- [Passage cité]

▼

Il est clair que, dès le commencement de la Congrégation, des confrères ont été envoyés en dehors de leur pays natal, la France. Mais tous n'étaient pas des missionnaires ad gentes ; pensons à la Pologne, à l'Italie, etc. Ils étaient envoyés à Alger, Tunis; étaient-ils des missionnaires ad gentes?

Il est clair que ceux qui furent envoyés à Madagascar étaient sans aucun doute des missionnaires ad gentes, comme nous pouvons le constater d'après les lettres que saint Vincent leur envoya. Mais qu'en est-il à propos des confrères envoyés en Ethiopie, ou en Abyssinie comme on l'appelait autrefois.

Toutefois, jetons un regard sur les défis d'aujourd'hui. Dans un petit article comme celui-ci, il n'est guère possible de les citer tous ni de les analyser en profondeur. Aussi je n'en relèverai que quelques-uns au hasard.

Nous vivons une époque de changements: ils y a de très nombreuses questions qui autrefois étaient acceptées sans discussion, mais qui aujourd'hui ne sont plus évidentes. La frontière entre la vérité et l'erreur n'est pas toujours nette. Il y a des questions difficiles qui concernent le salut et la création. Beaucoup de réponses sont partielles. Comment un missionnaire doit-il se situer dans ce contexte?

▲

- [Consigne écrite 1]
Les affirmations (a), (b) et (c) concordent-elles avec le passage sur les missionnaires ad gentes ? Pour chacune, répondez par oui ou non et citez textuellement les mots du passage qui tranchent.
(a) Les confrères envoyés à Madagascar étaient sans aucun doute des missionnaires ad gentes.
(b) Le passage annonce une analyse approfondie de tous les défis d'aujourd'hui.
(c) La frontière entre la vérité et l'erreur est toujours nette.
- [Consigne écrite 2] Recopiez mot pour mot le passage sur les missionnaires ad gentes, de « Il est clair que ceux » à « on l'appelait autrefois. », ces deux segments inclus.

- [Lignes]
▼

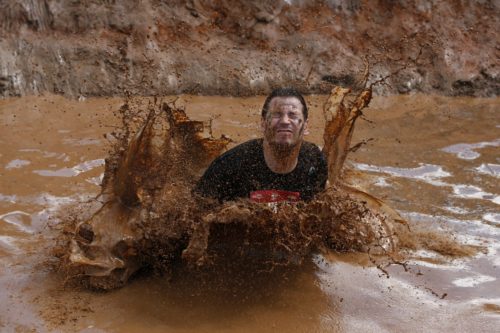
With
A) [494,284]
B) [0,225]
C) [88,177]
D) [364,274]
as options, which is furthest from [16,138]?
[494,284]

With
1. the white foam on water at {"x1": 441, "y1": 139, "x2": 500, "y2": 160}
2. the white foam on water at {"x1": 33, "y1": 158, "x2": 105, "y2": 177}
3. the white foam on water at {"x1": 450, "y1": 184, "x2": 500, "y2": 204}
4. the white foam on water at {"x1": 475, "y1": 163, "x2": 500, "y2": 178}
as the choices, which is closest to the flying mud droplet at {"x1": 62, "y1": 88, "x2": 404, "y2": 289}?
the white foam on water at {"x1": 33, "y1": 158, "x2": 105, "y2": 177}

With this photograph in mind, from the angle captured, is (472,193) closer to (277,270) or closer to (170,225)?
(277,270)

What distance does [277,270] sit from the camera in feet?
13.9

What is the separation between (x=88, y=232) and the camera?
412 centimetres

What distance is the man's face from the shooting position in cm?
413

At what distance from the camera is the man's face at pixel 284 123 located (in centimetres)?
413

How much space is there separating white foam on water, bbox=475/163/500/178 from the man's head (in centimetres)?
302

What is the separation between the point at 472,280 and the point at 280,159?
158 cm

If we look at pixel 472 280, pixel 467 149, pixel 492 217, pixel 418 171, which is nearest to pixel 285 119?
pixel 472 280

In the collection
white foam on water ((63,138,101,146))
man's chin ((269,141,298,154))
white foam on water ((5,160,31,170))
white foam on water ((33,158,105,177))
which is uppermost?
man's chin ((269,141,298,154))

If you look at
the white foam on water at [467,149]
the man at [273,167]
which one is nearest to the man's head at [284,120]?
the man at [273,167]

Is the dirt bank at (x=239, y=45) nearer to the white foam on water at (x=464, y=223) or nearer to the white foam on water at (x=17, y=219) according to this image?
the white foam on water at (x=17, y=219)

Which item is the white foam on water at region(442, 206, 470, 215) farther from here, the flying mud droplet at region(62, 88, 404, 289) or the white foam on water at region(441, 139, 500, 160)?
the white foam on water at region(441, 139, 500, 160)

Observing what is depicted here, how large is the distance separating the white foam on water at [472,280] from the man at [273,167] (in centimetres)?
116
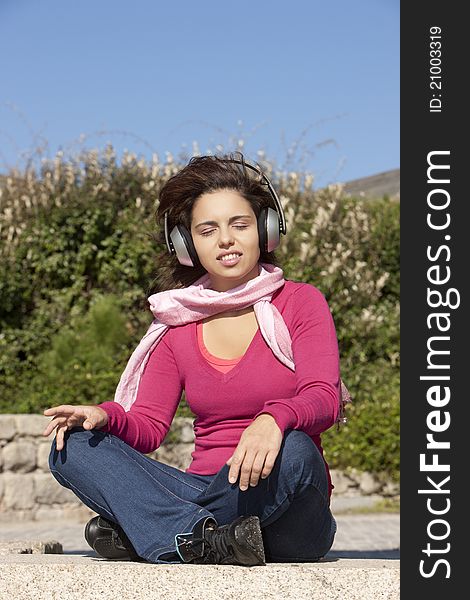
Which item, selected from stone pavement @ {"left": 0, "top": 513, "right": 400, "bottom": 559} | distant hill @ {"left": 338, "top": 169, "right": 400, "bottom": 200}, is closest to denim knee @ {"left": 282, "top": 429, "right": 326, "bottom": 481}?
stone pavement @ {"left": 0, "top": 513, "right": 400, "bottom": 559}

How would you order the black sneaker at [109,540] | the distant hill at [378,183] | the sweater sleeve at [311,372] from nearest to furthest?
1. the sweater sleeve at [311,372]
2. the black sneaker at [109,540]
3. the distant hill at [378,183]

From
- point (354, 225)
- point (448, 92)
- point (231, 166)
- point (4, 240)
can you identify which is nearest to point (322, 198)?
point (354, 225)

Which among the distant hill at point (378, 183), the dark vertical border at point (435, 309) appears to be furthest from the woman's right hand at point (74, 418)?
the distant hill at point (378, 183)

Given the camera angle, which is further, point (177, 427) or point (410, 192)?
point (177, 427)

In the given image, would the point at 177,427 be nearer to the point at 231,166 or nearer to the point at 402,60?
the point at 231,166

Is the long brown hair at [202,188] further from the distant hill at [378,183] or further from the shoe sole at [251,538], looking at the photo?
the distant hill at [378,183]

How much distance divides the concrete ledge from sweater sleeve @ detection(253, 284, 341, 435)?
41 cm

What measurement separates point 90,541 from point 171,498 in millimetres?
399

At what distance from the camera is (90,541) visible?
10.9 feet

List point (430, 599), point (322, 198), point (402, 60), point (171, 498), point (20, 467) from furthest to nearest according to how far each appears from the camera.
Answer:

▲

- [Réponse complète 1]
(a) Oui : « ceux qui furent envoyés à Madagascar étaient sans aucun doute des missionnaires ad gentes ».
(b) Non : « il n'est guère possible de les citer tous ni de les analyser en profondeur. Aussi je n'en relèverai que quelques-uns au hasard ».
(c) Non : « La frontière entre la vérité et l'erreur n'est pas toujours nette ».

- [Réponse complète 2]
Il est clair que ceux qui furent envoyés à Madagascar étaient sans aucun doute des missionnaires ad gentes, comme nous pouvons le constater d'après les lettres que saint Vincent leur envoya. Mais qu'en est-il à propos des confrères envoyés en Ethiopie, ou en Abyssinie comme on l'appelait autrefois.